• **BRIEF**: Quote the asyncio forum question word for word, starting with "print('started the process', file=self.stdout)" and going on through "print('running main', file=self.stdout)".

++++ SELECTED PASSAGE

1

I have written a simple command to loop through all of Result objects and check its www field (representing URL of the published scientific result eg. https://doi.org/10.1109/5.771073)

There is 1M results in our db and I want to check the www field, if link is corrupted, I will guess it by appending actual doi to https://doi.org/ and save it (in the www field)

This is my first time working with asyncio but I think barebones of my code are right and I can't find out, why code gets ran synchronously.

Main command:

# -*- coding: utf-8 -*-
from __future__ import unicode_literals

import asyncio
import time

from django.core.management.base import BaseCommand

from models import Result


def run_statistics(array_of_results, num_of_results):
    num_of_correct_urls = 0
    sum_check_time = 0
    max_check_time = 0
    for res in array_of_results:
        if res[0]:
            num_of_correct_urls += 1
        if res[1] > max_check_time:
            max_check_time = res[1]

        sum_check_time += res[1]

    return f"""ran statistics on {num_of_results} results \n
            ----------------------------------------------------------------------------
            correct/corrupted link ratio: {num_of_correct_urls} / {num_of_results - num_of_correct_urls}\n
            Mean time to check URL: {sum_check_time / num_of_results}\n
            """


class Command(BaseCommand):
    help = 'checks url in www field of result, if the link is unresponsive, tries to generate new hyperlink ' \
           '(using DOI) and saves it in www_processed field'

    async def run_check(self, obj):
        """
        Takes care of checking Result www filed.
         `await obj.get_www()` passes function control back to the event loop.
         :returns
         True on unchanged url
         False otherwise
         """
        print('STARTING run_check', file=self.stdout)
        start_time = time.perf_counter()
        final_url = await obj.get_www_coroutine()

        if final_url == obj.www:
            print('STOPPING run_check', file=self.stdout)
            return True, time.perf_counter() - start_time
        else:
            print('STOPPING run_check', file=self.stdout)
            return False, time.perf_counter() - start_time

    async def main(self, objs):
        await asyncio.gather(self.run_check(objs[0]), self.run_check(objs[1]))

    def handle(self, *args, **kwargs):
        start_time = time.perf_counter()
        print('started the process', file=self.stdout)
        objs = Result.objects.all().only('www', 'www_processed', 'www_last_checked').order_by('?')[:2]
        num_of_results = 10 # Result.objects.all().count()
        print('running main', file=self.stdout)

++++++++
++++ GIVEN DATA

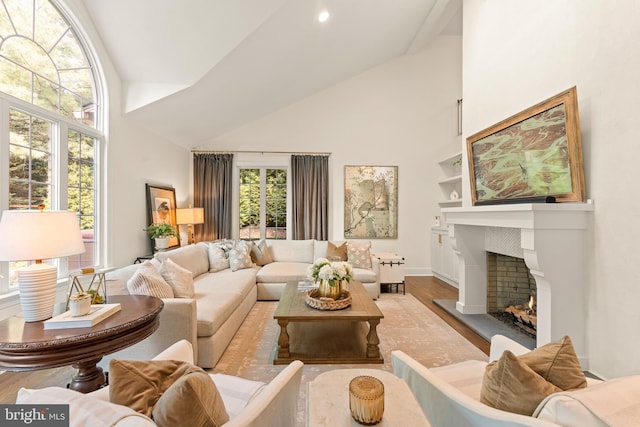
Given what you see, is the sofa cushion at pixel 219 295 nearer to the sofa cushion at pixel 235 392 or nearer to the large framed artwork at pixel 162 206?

++++++++

• **ANSWER TO THE PROBLEM**:
print('started the process', file=self.stdout)
        objs = Result.objects.all().only('www', 'www_processed', 'www_last_checked').order_by('?')[:2]
        num_of_results = 10 # Result.objects.all().count()
        print('running main', file=self.stdout)